For the above experiments we employed full hashing.
This graph describes the internal memory usage for finding the optimal solution path in an 8-puzzle instance.
Here, we see a significant difference in the memory consumption of all three methods. The meory usage for the internal StEAM increases drasticaly with harder instances, while in StEAM-XXL, it remains almost constant. Note that in StEAM-XXL, the RAM requirement can be adjusted by changing the cache size.
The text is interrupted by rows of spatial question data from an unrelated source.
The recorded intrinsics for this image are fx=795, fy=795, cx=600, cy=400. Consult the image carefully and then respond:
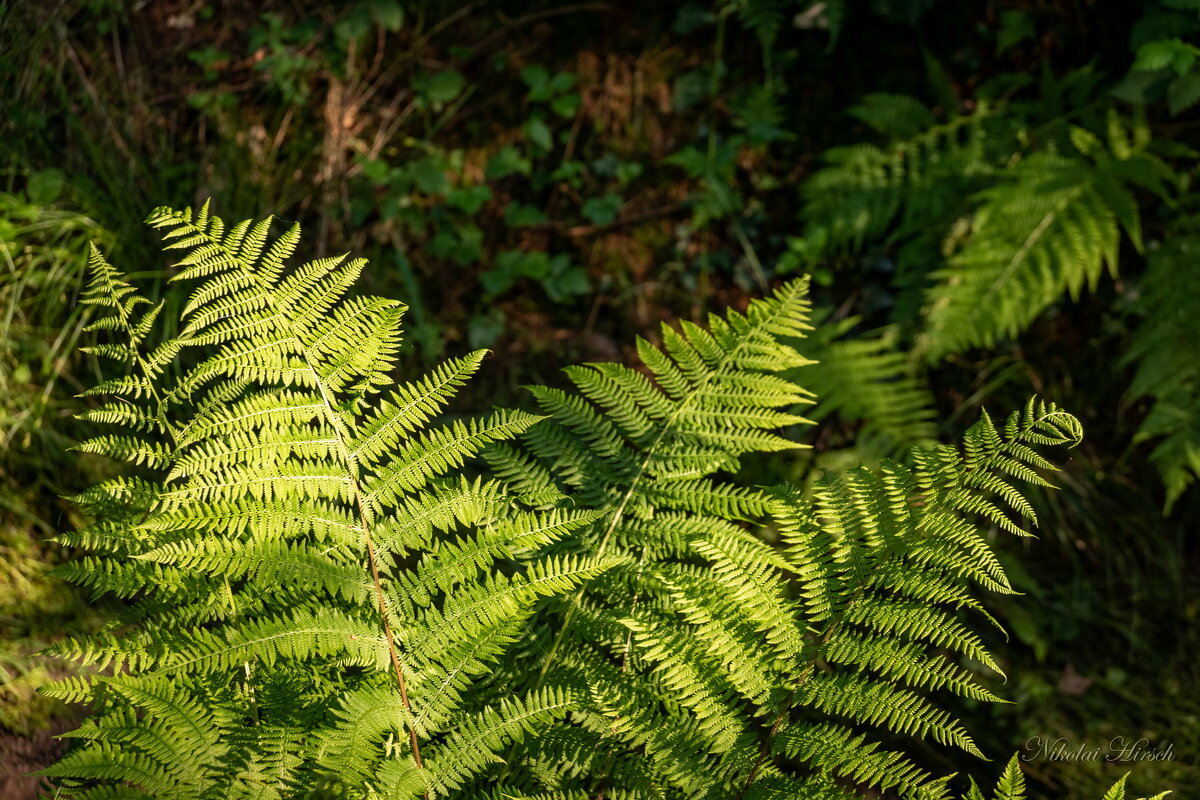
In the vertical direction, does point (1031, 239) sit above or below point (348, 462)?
below

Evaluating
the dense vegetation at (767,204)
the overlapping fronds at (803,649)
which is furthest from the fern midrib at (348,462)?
the dense vegetation at (767,204)

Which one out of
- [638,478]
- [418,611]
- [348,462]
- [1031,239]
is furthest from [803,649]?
[1031,239]

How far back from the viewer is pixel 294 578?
57.2 inches

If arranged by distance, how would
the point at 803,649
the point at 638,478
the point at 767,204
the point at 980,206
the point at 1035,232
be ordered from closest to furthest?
the point at 803,649 → the point at 638,478 → the point at 1035,232 → the point at 980,206 → the point at 767,204

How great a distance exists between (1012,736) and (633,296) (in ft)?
7.20

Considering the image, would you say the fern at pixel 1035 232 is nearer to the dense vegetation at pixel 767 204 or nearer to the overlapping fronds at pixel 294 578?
the dense vegetation at pixel 767 204

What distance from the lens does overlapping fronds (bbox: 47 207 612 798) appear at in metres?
1.36

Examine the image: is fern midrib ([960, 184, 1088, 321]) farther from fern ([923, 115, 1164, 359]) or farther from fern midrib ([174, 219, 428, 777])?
fern midrib ([174, 219, 428, 777])

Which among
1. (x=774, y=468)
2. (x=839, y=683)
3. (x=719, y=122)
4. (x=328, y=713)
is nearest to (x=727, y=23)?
(x=719, y=122)

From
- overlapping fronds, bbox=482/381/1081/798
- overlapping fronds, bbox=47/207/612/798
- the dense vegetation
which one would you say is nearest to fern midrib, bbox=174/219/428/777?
overlapping fronds, bbox=47/207/612/798

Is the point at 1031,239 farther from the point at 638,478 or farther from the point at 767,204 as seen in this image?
the point at 638,478

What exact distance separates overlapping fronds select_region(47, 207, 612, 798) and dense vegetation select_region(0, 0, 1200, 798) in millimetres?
1244

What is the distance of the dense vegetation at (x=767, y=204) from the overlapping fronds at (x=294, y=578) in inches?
49.0

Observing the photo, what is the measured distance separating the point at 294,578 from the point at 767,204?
2664mm
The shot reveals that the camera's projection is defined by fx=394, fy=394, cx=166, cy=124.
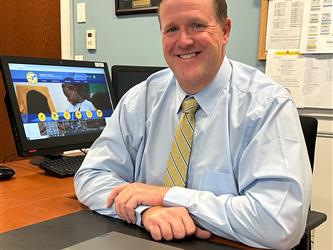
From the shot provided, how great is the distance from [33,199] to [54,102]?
0.51m

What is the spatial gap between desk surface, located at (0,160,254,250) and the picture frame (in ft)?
4.82

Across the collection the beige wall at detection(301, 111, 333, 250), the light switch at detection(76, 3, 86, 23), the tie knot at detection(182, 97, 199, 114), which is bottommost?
the beige wall at detection(301, 111, 333, 250)

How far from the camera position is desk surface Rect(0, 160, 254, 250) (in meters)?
0.89

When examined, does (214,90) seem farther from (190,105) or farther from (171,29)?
(171,29)

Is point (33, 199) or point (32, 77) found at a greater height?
point (32, 77)

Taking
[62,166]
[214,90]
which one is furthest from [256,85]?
[62,166]

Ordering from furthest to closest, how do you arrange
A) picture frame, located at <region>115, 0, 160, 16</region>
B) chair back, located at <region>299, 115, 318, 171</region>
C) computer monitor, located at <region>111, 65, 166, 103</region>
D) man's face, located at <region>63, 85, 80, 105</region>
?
1. picture frame, located at <region>115, 0, 160, 16</region>
2. computer monitor, located at <region>111, 65, 166, 103</region>
3. man's face, located at <region>63, 85, 80, 105</region>
4. chair back, located at <region>299, 115, 318, 171</region>

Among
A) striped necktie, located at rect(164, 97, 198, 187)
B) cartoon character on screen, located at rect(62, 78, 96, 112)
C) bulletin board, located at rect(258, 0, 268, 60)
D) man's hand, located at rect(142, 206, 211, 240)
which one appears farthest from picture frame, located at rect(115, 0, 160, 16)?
man's hand, located at rect(142, 206, 211, 240)

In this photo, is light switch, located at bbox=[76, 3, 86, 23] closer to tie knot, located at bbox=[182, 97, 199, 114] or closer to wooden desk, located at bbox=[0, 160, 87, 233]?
wooden desk, located at bbox=[0, 160, 87, 233]

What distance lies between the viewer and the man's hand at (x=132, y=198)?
3.28 feet

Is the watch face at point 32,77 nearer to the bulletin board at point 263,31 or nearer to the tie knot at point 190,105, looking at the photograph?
the tie knot at point 190,105

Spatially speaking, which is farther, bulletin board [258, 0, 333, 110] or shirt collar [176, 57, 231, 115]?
bulletin board [258, 0, 333, 110]

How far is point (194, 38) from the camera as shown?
1160 mm

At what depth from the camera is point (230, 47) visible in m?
2.28
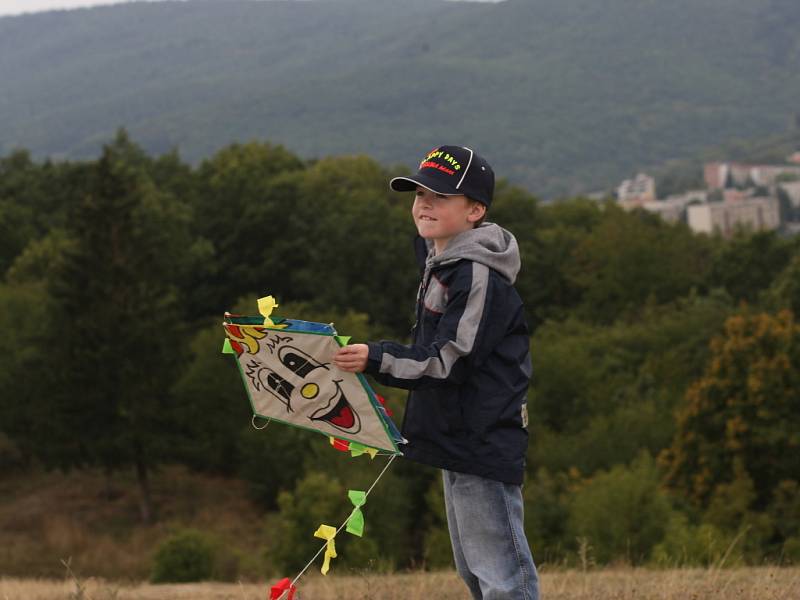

In the next Graph we report the time taken to find the solution path.
In this graph we see an increse of time for finding the solution with StEAM-XXL.
Actually the performance of externalizing can be improved by using a better hash function. Experiments described below show the connection between hashing and externalization.
This graph shows us how the usage of internal memory increases with time. We present it for instance 11.
Comparing the three methods for this instance shows how efficient StEAM-XXL works. The consuption of internal memory is near linear during the whole searching process.
To see the expanding speed we present a graph which shows the generated states in time, while solving instance 11.
The large number of potential dupplicates, generated by the hashing function causes StEAM-XXL to slow down with time. As we said above, a better hashing function would perform better.
During the experiments with StEAM-XXL we noticed that choosing a different hash function gives us a much better performance. So we present testing results on the influence of a hash function on externalization in the next section..
StEAM can compute the hash value in two ways.
Partial-Hashing is not able to solve all instances since the number of states with equal hash value is limited. This is not a problem for Full-Hashing since it generates much more different hash values. Of course we compare only instances which have been solved by both methods.
We will not compare the memory consumption here, because it does not differ between the methods. Hashing has only an influence on the search speed.
To compare the two hash methods we will show three graphs here, one for the original implementation, one for collapse compression and one for StEAM-XXL.
As we can see the full hashing is slower then partial hashing, but the graph for partial hashing rises faster then the one for full hashing.
This graph looks nearly the same as the one above. If we take a closer look at the partial hashing line we see that it is even more steeply then in the original implementation.
Here we see how important a good hashing function for externalization is. While the graph for full hashing does not differ much from both graphs seen above, using the partial compression causes to slow down the expanding speed drasticaly.
The experiments show that our externalization method is able to reduce the memory consumption significantly. This way we are able to solve harder instances.
The other interessting thing is the strong influence of hashing on the search time. We see in the results that even a very fast externalization is worthless if the hash function computes only a few hash values. While a more complex hash function would spend more time on computing the hash value, we can save the time on checking for duplicates.
This phenomenon will also appear in internal methods with bigger instances. Checking for duplicates is much faster here, but also needs time.